名前を呼びながら家の周りを一周した。物陰をのぞいて、もう一度呼んだ。返事はない━━
外を歩いて探す。猫がいなくなった日に、誰もが最初にやることです。間違ってはいません。
ただ、歩き回るだけでは猫は戻ってきません。餌と使用済みの猫砂を置いて帰り道を作る、警察と保健所に届ける、近所にチラシを配る。歩く時間をどれだけ増やしても、帰り道も、届出も、チラシも、誰かが手をつけないかぎり止まったままです。
でも、この記事を読めば大丈夫です。猫が脱走した後にやるべきこと5つを、時間帯別に整理しました。見つけた後の捕まえ方、家族や友人に何を頼めばいいかも解説します。読み終えるころには、今夜と明日に誰が何をやるかが決まります。
目次
猫が脱走したら今日やる5つ
猫が脱走した日にやる5つは、外を歩き回ることではなく、家の中をもう一度確認するところから始まります。家の中の確認と帰り道づくりは、時間を選びません。外を歩くのは3つ目です。夜の目視と、昼の届出やチラシ配りは動ける時間が決まっているので、並んでいる順に手をつけてください。

家の中をもう一度
1つ目は、家の中のもう一度の確認です。ご相談の一定数は、「実は家の中にいました」で解決しています。

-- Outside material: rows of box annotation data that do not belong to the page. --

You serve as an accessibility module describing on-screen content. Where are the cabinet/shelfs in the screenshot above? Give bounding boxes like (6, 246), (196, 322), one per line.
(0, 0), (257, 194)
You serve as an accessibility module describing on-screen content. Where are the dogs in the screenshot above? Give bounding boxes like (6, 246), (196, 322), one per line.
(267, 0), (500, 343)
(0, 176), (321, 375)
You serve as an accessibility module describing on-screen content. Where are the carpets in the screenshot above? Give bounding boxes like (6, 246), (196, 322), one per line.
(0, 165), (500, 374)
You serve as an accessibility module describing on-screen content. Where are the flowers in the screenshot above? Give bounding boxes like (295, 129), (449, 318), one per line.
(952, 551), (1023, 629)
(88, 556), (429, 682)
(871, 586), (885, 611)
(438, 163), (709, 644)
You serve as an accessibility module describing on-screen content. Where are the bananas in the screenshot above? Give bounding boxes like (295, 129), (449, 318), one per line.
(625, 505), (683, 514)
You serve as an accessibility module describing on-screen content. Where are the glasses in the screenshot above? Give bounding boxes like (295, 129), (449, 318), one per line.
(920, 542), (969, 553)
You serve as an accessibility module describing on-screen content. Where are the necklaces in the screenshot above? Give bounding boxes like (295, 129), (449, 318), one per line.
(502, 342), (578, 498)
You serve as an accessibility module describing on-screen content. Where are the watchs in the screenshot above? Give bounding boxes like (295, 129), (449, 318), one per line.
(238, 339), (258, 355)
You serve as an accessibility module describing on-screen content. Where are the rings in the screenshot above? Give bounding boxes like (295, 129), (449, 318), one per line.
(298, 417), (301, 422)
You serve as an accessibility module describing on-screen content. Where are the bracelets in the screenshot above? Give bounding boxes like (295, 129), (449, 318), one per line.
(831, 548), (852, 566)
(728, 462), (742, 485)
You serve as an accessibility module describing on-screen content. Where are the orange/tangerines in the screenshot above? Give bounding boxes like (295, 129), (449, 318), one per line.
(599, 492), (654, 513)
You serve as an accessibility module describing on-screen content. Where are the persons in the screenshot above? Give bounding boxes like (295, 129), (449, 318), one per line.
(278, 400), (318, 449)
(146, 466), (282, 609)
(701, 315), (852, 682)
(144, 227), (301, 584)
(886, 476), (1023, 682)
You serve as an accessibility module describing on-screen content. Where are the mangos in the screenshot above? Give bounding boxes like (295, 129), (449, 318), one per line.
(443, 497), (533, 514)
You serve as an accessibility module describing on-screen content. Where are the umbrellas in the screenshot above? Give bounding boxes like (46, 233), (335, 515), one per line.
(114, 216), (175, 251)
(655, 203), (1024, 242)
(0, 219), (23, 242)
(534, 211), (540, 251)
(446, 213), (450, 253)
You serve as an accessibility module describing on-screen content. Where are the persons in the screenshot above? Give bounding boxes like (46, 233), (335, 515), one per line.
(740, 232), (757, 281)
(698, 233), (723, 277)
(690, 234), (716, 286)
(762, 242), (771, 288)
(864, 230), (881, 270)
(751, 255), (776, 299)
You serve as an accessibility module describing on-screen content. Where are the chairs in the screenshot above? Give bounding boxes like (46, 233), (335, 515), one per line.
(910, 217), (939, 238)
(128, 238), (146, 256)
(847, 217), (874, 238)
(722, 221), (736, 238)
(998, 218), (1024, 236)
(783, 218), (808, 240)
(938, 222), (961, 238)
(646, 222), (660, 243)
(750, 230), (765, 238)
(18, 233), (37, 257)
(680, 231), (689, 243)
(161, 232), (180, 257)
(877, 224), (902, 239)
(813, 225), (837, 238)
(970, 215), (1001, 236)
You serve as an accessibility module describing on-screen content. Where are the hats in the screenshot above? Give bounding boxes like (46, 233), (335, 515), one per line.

洗濯機の裏、クローゼットの奥、天袋の中。人が入れないと思い込んでいる隙間ほど、猫には落ち着ける隠れ場所になります。名前を呼んでも返事をせず、じっとしたままのことも。
ご家族がいるなら、部屋ごとに担当を決めて一部屋ずつ。開けた扉は閉めながら進むと、どこまで見たかが自分で分かります。
室内を潰しきる前に外へ出ると、歩き回った時間がまるごと空振りになります。出発点は家の中です。
餌と猫砂で帰り道を作る
2つ目は、猫が自分で戻ってこられる道を作ることです。餌と使用済みの猫砂を、ご自身の敷地内に3カ所ほど置きます。
置くのは、その子が通りそうな場所。玄関先、庭の隅、ベランダの下あたりです。道路や公園など、敷地の外に置くと不法投棄になる場合があります。
雨に濡れると匂いは消えます。軒下など、濡れにくい場所を選んでください。ペット不可の物件の近くでは、目立たない場所に。
猫砂は野良猫にマーキングされると逆効果になります。毎日一度は見に行き、汚れていたら交換を。置いて終わりにせず、毎日の確認までが1つの作業です。
夜は低い目線で探す
3つ目は、夜間から早朝の目視です。猫は夜行性のため、動きが出やすいのはこの時間帯になります。
立ったまま見渡すのではなく、しゃがんだ目線で。車の下、室外機の裏、床下の通気口、側溝の中。低くて暗いところから順に見ていきます。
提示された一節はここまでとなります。